Cambodia's opposition party ended a six-month boycott of the parliament Tuesday, saying it wants to ensure the national budget for 2017 is debated properly in the house.

The Cambodia National Rescue Party had stopped attending parliamentary sessions after its members were stripped of their parliamentary immunity and confronted with lawsuits by Prime Minister Hun Sen's government. The opposition and human rights groups say the cases against the opposition are politically motivated, mounted to harass them.

Eng Chhai Eang, a senior opposition lawmaker, said ahead of the National Assembly session that the party's position remains unchanged but it wants a political truce with the ruling party.

"We hope that from now on the tension (with the ruling party) will be removed," he said.
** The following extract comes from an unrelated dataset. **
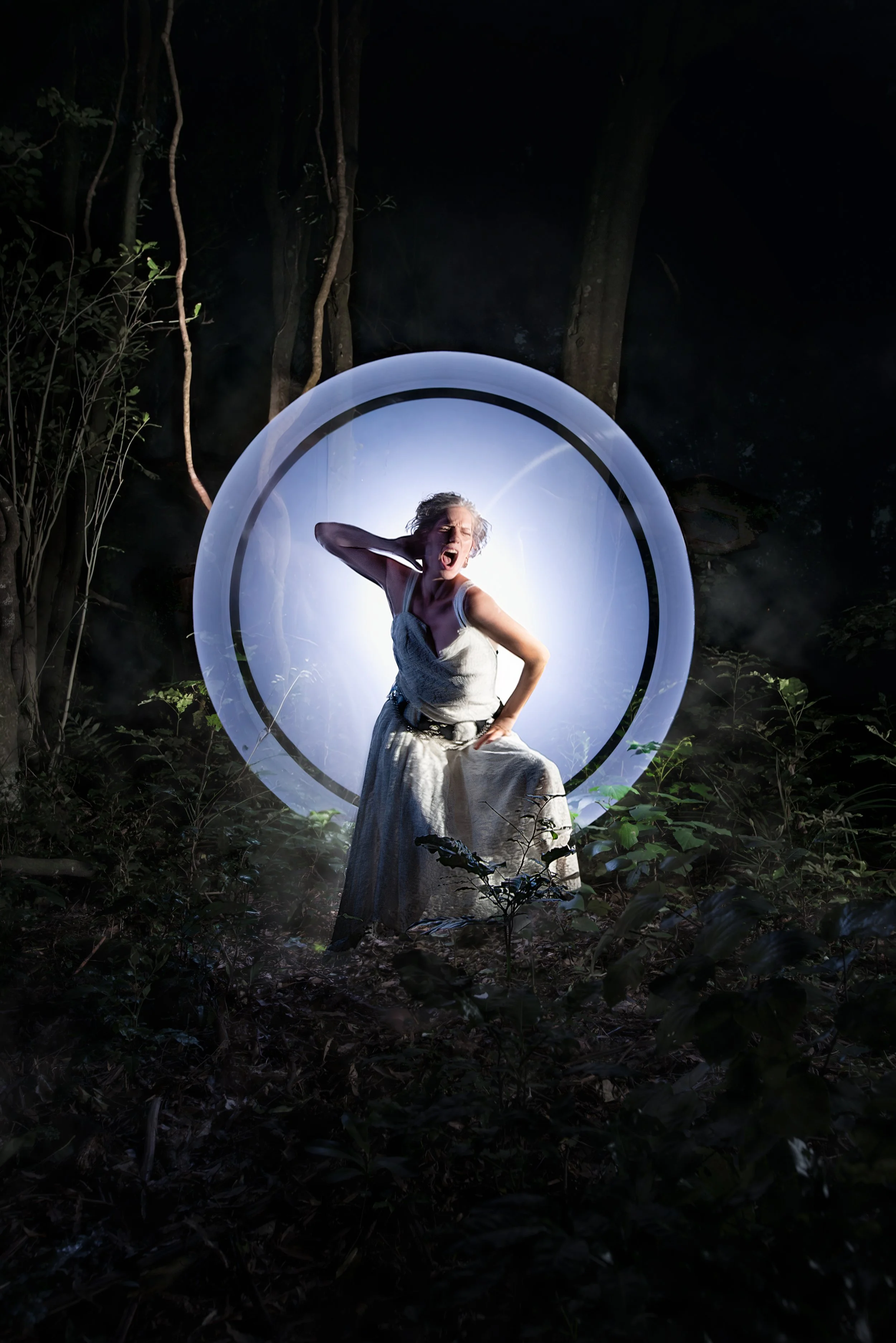 A woman dressed in a long, flowing dress appears to be singing or shouting with her eyes closed and mouth open, standing inside a glowing, circular mirror in the middle of a dark, forested area at night.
Hun Sen attended the session but opposition leader Sam Rainsy didn't — he has been in self-imposed exile abroad since November after an old conviction for defamation was restored and his parliamentary immunity was stripped by the government's legislative majority.

His deputy, Kem Sokha, also did not attend the session because of a scheduling conflict, said Eng Chhai Eang.

Kem Sokha was sentenced to five months in prison in September for twice ignoring a summons to answer questions related to a case involving his alleged mistress. His supporters say the case is political motivated. He is free pending an appeal in the Supreme Court.

Hun Sen's party has often been accused in the past of using violence or the threat of violence against opponents, but in recent years has stalked its foes mostly in the courts.

Critics say Hun Sen is manipulating the courts to weaken the opposition's chances in next year's local polls and the 2018 general election.

Hun Sen has been Cambodia's leader for three decades. But in a general election in 2013, his grip on power was shaken when the Cambodia National Rescue Party won 55 seats in the National Assembly, leaving the ruling Cambodian People's Party with 68.